[Records of spatial reasoning questions]
....................

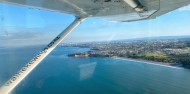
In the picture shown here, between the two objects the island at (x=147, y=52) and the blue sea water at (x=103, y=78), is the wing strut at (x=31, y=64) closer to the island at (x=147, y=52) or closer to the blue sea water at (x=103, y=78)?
the blue sea water at (x=103, y=78)

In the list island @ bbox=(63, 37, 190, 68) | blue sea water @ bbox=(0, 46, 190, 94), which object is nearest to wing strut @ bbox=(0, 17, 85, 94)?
blue sea water @ bbox=(0, 46, 190, 94)

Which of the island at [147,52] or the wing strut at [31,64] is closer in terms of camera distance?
the wing strut at [31,64]

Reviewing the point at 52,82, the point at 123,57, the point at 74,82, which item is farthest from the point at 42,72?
the point at 123,57

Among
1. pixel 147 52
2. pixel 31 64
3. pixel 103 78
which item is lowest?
pixel 103 78

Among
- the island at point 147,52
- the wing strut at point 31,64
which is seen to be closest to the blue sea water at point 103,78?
the island at point 147,52

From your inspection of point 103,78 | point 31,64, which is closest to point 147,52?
point 103,78

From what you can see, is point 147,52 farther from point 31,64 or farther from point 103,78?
point 31,64
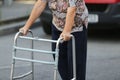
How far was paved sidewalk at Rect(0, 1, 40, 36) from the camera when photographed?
11.3 meters

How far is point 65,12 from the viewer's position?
5.05 m

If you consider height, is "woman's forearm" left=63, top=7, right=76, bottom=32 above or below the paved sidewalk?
above

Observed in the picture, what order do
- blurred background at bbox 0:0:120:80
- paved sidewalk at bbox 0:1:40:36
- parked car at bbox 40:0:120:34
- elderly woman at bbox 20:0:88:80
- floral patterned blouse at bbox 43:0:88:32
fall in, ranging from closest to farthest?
elderly woman at bbox 20:0:88:80
floral patterned blouse at bbox 43:0:88:32
blurred background at bbox 0:0:120:80
parked car at bbox 40:0:120:34
paved sidewalk at bbox 0:1:40:36

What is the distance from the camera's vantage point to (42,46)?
9.50 m

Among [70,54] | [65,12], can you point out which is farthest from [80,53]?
[65,12]

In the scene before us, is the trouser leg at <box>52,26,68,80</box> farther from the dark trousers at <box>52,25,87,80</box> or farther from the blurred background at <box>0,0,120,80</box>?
the blurred background at <box>0,0,120,80</box>

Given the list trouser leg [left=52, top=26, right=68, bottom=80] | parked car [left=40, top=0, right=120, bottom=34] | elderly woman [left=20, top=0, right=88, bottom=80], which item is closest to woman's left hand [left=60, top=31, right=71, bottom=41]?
elderly woman [left=20, top=0, right=88, bottom=80]

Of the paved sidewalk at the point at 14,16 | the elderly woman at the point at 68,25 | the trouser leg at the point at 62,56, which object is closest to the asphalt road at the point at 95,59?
the paved sidewalk at the point at 14,16

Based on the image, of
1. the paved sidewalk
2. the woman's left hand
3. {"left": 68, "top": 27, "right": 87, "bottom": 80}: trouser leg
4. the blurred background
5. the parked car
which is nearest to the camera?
the woman's left hand

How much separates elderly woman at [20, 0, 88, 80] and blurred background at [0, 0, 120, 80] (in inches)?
67.0

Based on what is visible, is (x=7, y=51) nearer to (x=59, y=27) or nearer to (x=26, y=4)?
(x=59, y=27)

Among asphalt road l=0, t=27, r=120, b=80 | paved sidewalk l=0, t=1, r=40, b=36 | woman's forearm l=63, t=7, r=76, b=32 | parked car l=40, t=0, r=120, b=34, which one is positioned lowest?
asphalt road l=0, t=27, r=120, b=80

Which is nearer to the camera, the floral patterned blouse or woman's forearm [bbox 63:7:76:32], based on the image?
woman's forearm [bbox 63:7:76:32]

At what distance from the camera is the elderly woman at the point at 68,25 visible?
4.89m
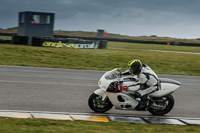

....................

Please gather each line in the records above that contains the word "list". Case counts.

In the list island @ bbox=(63, 37, 190, 68) | blue sea water @ bbox=(0, 46, 190, 94), which object is nearest to wing strut @ bbox=(0, 17, 85, 94)?
Given the list trouser leg [left=52, top=26, right=68, bottom=80] | parked car [left=40, top=0, right=120, bottom=34] | elderly woman [left=20, top=0, right=88, bottom=80], which item is closest to woman's left hand [left=60, top=31, right=71, bottom=41]?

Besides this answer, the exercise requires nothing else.